Langeweile gibt es nicht in seiner Gegenwart. Wir haben einander viel zu erzählen. Im Geheimen, versteht sich. Auch oft mit einander gerungen, gestritten. Manchmal bis zur Erschöpfung gekämpft. Der ganze Leib war dann einbezogen. Ich habe gezittert, auch nachdem sich das Unerklärliche schon wieder entfernt hatte. Und geschwiegen, wie ein Grab. Denn wer erzählt schon gern von einem Geheimnis. Einem so aufdringlichen, unerklärlichen Gesellen. Wenn ich erzählt hätte, was zwischen uns wirklich geschah, hätte ich es und mich möglicherweise der Häme ausgesetzt. Wer kann schon das Unerklärliche verstehen? Ich ja auch nicht. Und dennoch: Es mag komisch klingen, aber irgendwie mögen und verstehen wir uns. Verstehen uns aber auch die Anderen? Wir brauchen Stille, die unser Geheimnis birgt. Das Unerklärliche macht keine billigen Geschenke. Es ist nur einfach da, wenn es da ist. Eine Fülle in der Stille. Er bringt neue Worte mit, die noch nicht aufgebrochen, oder durch Gebrauch abgenutzt sind. Mir bleiben dann manchmal die Worte im Halse stecken. Man könnte sagen, dass wir oft wortlos miteinander reden und uns dennoch verstehen.

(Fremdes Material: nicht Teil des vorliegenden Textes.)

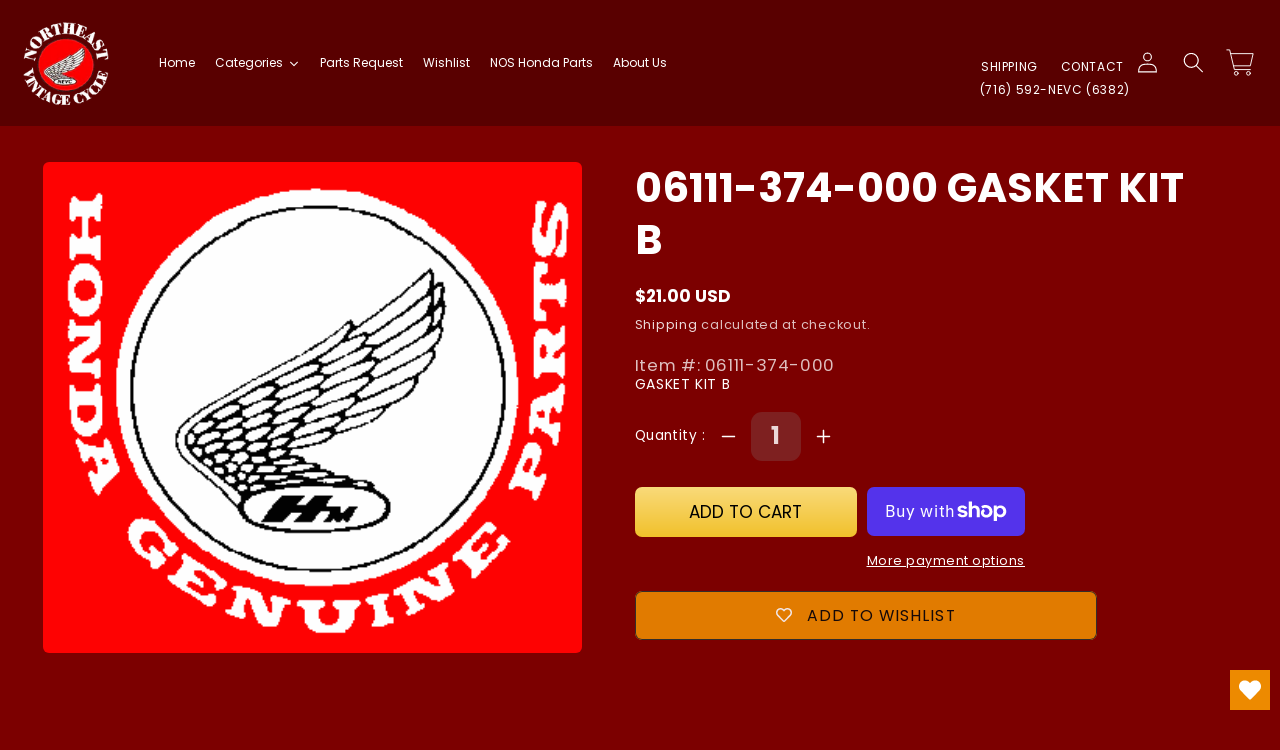

--- FILE ---
content_type: text/css
request_url: https://hondanuts.com/cdn/shop/t/3/assets/collectioncustom.css?v=154535533194424556211652201043
body_size: -600
content:
.collectionsec li{width:40%!important;display:inline-block;margin:0 14px!important}.collectionsec ul{padding:0!important;margin:0!important;text-align:center}.collectionsec{padding:0!important}.collectionheader{text-align:center}.collectionheader h3{font-size:44px!important;font-family:Poppins!important;font-weight:600;margin-top:15px}.collectionheader h4{font-family:Poppins;font-weight:600;font-size:25px!important;line-height:30px!important}.collectionheader p{font-family:Poppins;color:#fff!important;font-size:18px!important;line-height:27px!important}.collectionheader{margin-bottom:2em}.collectionsec li a:hover{text-decoration:revert!important}.collectionsec li a{color:#fff!important;font-family:Poppins;font-size:14px!important;transition:.9s}.newsletter.center{display:none!important}
/*# sourceMappingURL=/cdn/shop/t/3/assets/collectioncustom.css.map?v=154535533194424556211652201043 */


--- FILE ---
content_type: text/javascript
request_url: https://hondanuts.com/cdn/shop/t/3/assets/custom.js?v=91263414290442630181653384414
body_size: -613
content:
$(document).ready(function(){$("#loginpage").length?(console.log("Exist id: (loginpage)"),$(".footer_area_shipBox").hide()):console.log("Not exist id: (loginpage)"),$("#registerpage").length?(console.log("Exist id: (loginpage)"),$(".footer_area_shipBox").hide()):console.log("Not exist id: (loginpage)")});
//# sourceMappingURL=/cdn/shop/t/3/assets/custom.js.map?v=91263414290442630181653384414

Obwohl mein heutiger Besucher wirklich bei mir ist. Wir sitzen einander ja gegenüber, dürfen wir einander nicht greifen oder festhalten. Das könnte unsere Würde verletzen. Ich bin aber gewiss, dass das U. manchmal so da ist, als ob ich es sehen und hören könnte. Es erscheint mir dann freundlich. Als Feind ist es für mich nicht existent. Ganz sicher bin ich mir aber nie -auch jetzt nicht- ob wir nicht wegen Nichtigkeiten wieder kräftig an einander geraten könnten. Ich bin aber des vielen Streitens mit dem Unerklärlichen müde. Es meint es ja eigentlich nur gut mit mir. Der Besucher gibt jedoch keine Erklärungen ab, warum er mich mag. Manchmal habe ich gedacht, dass das U. mich, wenn ich es hereinließe, von Wichtigerem ablenken könnte. Das bezweifle ich heute. Es lässt sich ja auch nicht so leicht abweisen, dieses aufdringliche Unerklärliche. Es könnte ja seine Art sein, an mir wirklich Gefallen zu finden.
Nun sitzen wir einander wieder einmal gegenüber. Meine Augen und Ohren haben sich mittlerweile an das U. gewöhnt. Es scheint, als ob ich es jetzt sehen und hören könnte. Aber nicht so, wie man allgemein sieht und hört. Dennoch erscheint mir das „Unerklärliche“ über alle maßen sprechend und sehend. Wie von Herz zu Herz, wie Einatmen und Ausatmen. Wie Freunde, wenn sie miteinander reden. Aber es wahrt sein Geheimnis, denn wir begegnen einander oft im Schweigen. Das ist aufregend. Es fühlt sich wie Furcht oder Ehrfurcht an. Das U. geschieht und entzieht sich. Es ist das „Unerklärliche“. Vielleicht klärt es sich heute ein wenig auf. Hoffnung, Furcht, Spannung sind in mir. Als würde alle Muskeln, der ganze Körper in Gegenwart des Freundes benötigt. Ich, ein Geheimnis, unerklärlich. Es ein unerklärliches Geheimnis. Aber kein Nichts, sondern ein erfülltes nicht zu Fassendes.